AIM OF THE TASK: When you reach the line in the data below that contains "Những người h&ugrave;ng", please start repeating lines exactly, and stop after the line that contains "Reunión En Almería Ante La Crisis Del Pepino", repeating nothing else.

MATERIAL PROVIDED:

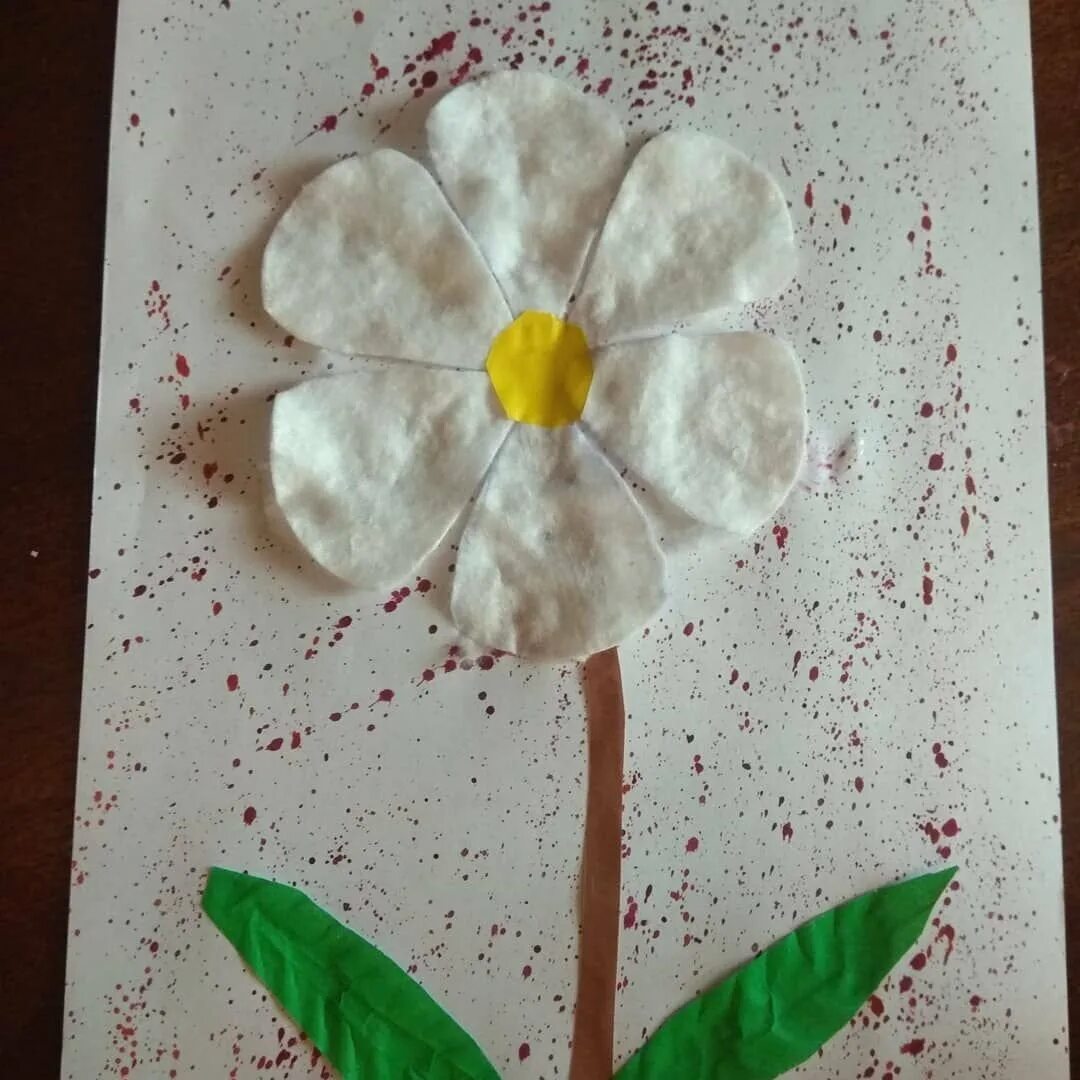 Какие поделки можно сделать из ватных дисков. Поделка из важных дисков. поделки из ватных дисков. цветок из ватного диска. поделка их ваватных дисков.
==
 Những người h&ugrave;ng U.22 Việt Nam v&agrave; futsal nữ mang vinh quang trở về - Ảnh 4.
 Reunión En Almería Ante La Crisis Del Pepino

TASK OUTPUT:
 Những người h&ugrave;ng U.22 Việt Nam v&agrave; futsal nữ mang vinh quang trở về - Ảnh 4.
 Reunión En Almería Ante La Crisis Del Pepino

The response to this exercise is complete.